大企業では、3年以内に社員の3割程度が辞めるというデータがあるという。その定着率の低さがクローズアップされがちだが、私の見方は少し違う。打ち寄せる波に異物が含まれているように、戦力になると思って採用しても、会社にとって不要と考えられる社員もいるものだ。生産性を上げるためには企業にも新陳代謝が必要であり、誰も辞めないほうが怖いともいえる。むしろ問題なのは、辞めていく3割がどんな人材なのか、必要性の高い人材が流出していないか、である。
以前もお話ししたが、私は大学時代に教材セールスの仕事をしていた。新規採用のための説明会に10人集まれば、実際に仕事に就くのは3~4割程度。何回も説明会をして50人が仲間入りすれば、成約して稼げるのは20人程度、トップレベルと評価できる人材は1人いるかいないかだ。

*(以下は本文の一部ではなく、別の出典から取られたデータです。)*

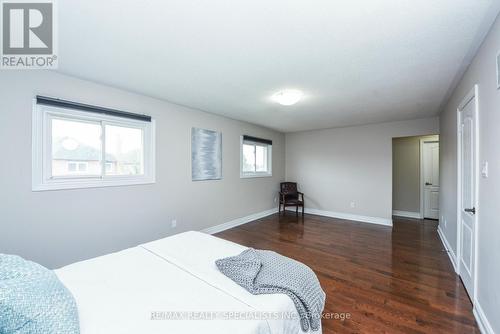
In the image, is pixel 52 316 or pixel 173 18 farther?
pixel 173 18

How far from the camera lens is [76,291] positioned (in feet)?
4.20

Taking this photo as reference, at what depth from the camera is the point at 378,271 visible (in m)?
2.60

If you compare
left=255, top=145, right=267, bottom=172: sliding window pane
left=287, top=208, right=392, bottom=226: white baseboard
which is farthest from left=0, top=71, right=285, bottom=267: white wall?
left=287, top=208, right=392, bottom=226: white baseboard

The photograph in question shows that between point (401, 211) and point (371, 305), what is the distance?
445cm

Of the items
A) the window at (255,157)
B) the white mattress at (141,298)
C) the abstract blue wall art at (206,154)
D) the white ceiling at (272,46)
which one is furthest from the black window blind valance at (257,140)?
the white mattress at (141,298)

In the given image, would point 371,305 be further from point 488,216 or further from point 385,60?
point 385,60

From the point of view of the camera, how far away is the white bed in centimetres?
103

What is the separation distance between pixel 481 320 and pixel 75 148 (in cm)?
428

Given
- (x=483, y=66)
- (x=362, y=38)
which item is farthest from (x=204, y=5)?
(x=483, y=66)

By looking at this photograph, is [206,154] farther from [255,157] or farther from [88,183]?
[88,183]

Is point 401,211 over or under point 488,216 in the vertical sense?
under

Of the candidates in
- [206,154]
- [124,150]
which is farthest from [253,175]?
[124,150]

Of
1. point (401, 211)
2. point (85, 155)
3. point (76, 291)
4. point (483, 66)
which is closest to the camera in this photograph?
point (76, 291)

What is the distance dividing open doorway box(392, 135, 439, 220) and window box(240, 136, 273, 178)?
10.7ft
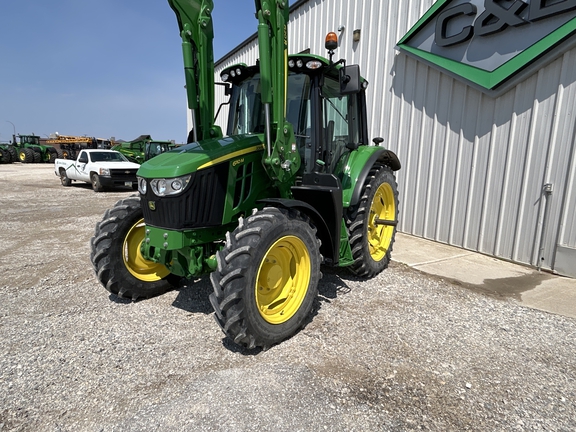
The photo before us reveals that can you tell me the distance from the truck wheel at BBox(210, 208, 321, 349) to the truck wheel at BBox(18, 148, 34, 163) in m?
34.4

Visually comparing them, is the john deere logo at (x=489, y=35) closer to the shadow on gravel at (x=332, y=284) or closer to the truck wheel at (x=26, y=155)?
the shadow on gravel at (x=332, y=284)

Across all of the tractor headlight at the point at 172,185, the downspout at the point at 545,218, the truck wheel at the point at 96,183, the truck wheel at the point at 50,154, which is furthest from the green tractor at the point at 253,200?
the truck wheel at the point at 50,154

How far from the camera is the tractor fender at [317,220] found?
307cm

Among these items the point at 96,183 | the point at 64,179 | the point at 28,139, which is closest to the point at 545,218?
the point at 96,183

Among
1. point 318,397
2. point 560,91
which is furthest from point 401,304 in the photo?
point 560,91

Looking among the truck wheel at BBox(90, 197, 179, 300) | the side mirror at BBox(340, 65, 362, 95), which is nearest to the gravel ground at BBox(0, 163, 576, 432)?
the truck wheel at BBox(90, 197, 179, 300)

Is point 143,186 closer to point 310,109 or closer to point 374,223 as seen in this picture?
point 310,109

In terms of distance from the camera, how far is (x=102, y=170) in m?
13.5

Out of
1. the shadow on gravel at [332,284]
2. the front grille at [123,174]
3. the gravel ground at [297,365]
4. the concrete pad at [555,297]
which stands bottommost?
the gravel ground at [297,365]

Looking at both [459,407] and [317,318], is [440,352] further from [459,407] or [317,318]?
[317,318]

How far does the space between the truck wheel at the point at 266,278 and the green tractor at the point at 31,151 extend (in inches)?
1354

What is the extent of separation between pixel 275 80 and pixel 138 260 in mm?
2226

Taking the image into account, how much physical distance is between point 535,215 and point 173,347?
500 cm

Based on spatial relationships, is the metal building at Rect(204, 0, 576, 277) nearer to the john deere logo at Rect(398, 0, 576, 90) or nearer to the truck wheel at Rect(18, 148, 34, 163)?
the john deere logo at Rect(398, 0, 576, 90)
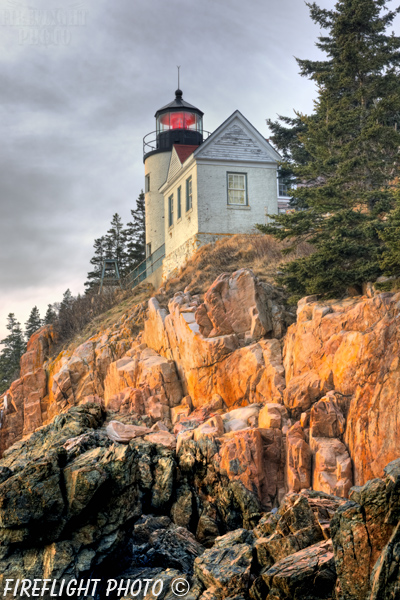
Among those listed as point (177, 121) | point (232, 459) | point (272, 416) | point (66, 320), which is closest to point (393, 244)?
point (272, 416)

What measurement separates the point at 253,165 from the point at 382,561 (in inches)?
935

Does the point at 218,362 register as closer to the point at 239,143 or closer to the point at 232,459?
the point at 232,459

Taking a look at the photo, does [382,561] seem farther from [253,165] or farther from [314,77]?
[253,165]

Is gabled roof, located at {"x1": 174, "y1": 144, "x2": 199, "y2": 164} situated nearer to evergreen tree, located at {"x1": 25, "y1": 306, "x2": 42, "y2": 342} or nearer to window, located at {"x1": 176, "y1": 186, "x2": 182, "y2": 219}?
window, located at {"x1": 176, "y1": 186, "x2": 182, "y2": 219}

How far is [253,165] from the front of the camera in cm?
2953

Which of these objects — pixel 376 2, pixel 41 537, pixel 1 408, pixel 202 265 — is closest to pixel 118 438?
pixel 41 537

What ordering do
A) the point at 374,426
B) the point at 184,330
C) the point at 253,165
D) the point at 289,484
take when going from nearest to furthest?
the point at 374,426
the point at 289,484
the point at 184,330
the point at 253,165

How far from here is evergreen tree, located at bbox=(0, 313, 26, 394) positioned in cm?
4912

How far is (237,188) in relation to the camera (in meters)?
29.1

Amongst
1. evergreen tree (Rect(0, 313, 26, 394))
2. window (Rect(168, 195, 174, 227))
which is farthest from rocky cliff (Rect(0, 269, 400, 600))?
evergreen tree (Rect(0, 313, 26, 394))

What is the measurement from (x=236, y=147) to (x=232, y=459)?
1797 cm

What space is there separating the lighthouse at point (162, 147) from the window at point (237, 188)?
24.6 ft

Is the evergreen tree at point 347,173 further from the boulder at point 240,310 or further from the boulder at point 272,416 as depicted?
the boulder at point 272,416

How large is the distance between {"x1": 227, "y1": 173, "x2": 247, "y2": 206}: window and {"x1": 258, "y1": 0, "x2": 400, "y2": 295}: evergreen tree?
19.0ft
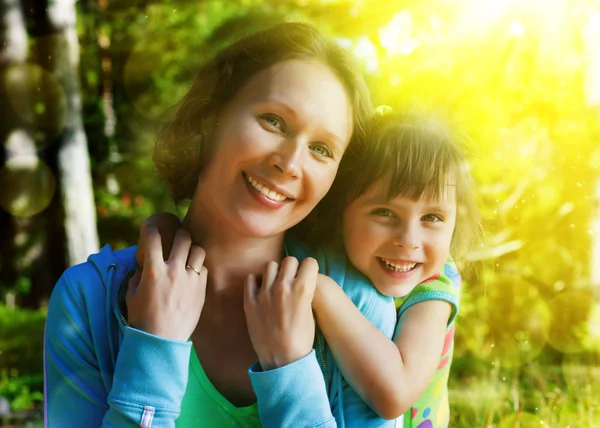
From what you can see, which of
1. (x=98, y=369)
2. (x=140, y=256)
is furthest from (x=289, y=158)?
(x=98, y=369)

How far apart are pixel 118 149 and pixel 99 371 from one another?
2.69 meters

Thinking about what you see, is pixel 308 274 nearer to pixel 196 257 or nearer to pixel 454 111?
pixel 196 257

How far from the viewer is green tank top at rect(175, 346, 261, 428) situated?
0.80 m

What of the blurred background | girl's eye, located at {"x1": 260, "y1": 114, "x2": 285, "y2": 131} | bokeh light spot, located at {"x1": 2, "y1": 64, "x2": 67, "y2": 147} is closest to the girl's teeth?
girl's eye, located at {"x1": 260, "y1": 114, "x2": 285, "y2": 131}

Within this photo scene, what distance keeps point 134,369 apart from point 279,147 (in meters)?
0.30

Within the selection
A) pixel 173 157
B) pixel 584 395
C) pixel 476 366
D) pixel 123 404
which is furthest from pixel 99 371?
pixel 476 366

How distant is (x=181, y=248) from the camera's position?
81 cm

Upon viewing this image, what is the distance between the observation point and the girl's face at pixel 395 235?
0.84 m

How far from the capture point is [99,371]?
804 mm

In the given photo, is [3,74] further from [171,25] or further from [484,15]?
[484,15]

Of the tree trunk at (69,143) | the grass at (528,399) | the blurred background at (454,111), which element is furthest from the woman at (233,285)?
the tree trunk at (69,143)

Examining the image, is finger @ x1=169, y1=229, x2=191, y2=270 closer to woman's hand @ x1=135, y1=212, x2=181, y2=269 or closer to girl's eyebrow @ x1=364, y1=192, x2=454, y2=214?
woman's hand @ x1=135, y1=212, x2=181, y2=269

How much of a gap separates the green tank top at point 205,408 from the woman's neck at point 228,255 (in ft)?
0.32

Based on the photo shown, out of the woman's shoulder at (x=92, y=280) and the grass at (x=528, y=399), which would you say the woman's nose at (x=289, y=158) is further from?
the grass at (x=528, y=399)
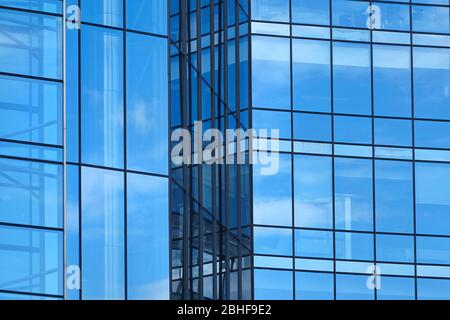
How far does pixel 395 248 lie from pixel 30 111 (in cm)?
1885

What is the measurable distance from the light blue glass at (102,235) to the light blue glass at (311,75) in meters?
13.6

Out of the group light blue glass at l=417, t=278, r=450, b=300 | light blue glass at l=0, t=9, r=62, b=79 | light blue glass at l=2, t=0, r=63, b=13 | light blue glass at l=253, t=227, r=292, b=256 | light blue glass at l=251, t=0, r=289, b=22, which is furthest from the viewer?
light blue glass at l=251, t=0, r=289, b=22

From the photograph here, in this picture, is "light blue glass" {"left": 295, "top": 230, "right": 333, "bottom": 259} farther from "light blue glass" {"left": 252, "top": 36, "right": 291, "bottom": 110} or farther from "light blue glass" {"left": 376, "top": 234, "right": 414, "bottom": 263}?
"light blue glass" {"left": 252, "top": 36, "right": 291, "bottom": 110}

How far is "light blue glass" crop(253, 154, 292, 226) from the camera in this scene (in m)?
50.2

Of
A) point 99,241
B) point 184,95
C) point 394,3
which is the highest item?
point 394,3

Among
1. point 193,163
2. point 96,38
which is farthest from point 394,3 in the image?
point 96,38

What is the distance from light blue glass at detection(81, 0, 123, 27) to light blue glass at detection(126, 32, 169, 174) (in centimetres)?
69

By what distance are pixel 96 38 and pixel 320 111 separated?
44.9 ft

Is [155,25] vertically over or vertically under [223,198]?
over

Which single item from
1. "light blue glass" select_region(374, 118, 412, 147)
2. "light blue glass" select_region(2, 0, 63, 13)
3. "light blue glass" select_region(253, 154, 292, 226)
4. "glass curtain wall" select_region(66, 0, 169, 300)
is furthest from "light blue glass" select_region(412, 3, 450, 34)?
"light blue glass" select_region(2, 0, 63, 13)

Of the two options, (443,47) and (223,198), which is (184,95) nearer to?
(223,198)

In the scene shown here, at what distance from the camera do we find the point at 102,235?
127ft

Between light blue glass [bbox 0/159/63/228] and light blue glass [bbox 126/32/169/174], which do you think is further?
light blue glass [bbox 126/32/169/174]

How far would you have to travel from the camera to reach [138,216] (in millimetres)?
40000
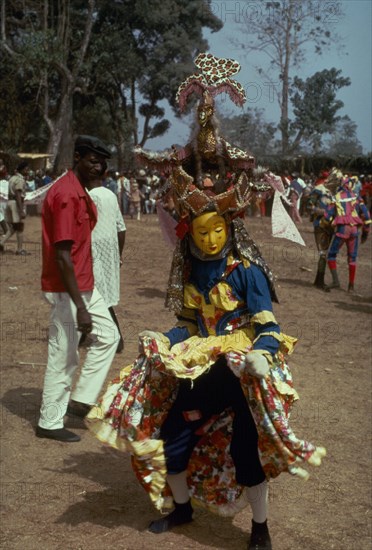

ここで連想されるものが「パレートの法則」だ。別名「二対八の法則」といわれるこの法則は、イタリアの経済学者パレートが発見した所得分布の経験則で、全体の2割程度の高額所得者が社会全体の所得の約8割を占めるということを指す。また、全体の20%の人材が大半の収益を挙げ、残り80%の人材を食べさせるなど、さまざまな現象にも適用できると考えられている。
では、パレートの法則を会社の人材に当てはめて、「8割の人材は企業に必要ない」といえるのだろうか。答えは「ノー」である。国民的アイドルのSMAPは、全員がキムタクでは成り立たない。トークに長ける者、演技がうまい者など、それぞれの個性があってこそ成立する。キムタクには、より大きなスポットライトが当たるが、露骨に嫌な顔をするメンバーはいない。妬みや足の引っ張り合いが生じるようではグループとしては機能しない。自身の立ち位置をわきまえながら、自身の能力を発揮していることが、グループの価値を高めているのだ。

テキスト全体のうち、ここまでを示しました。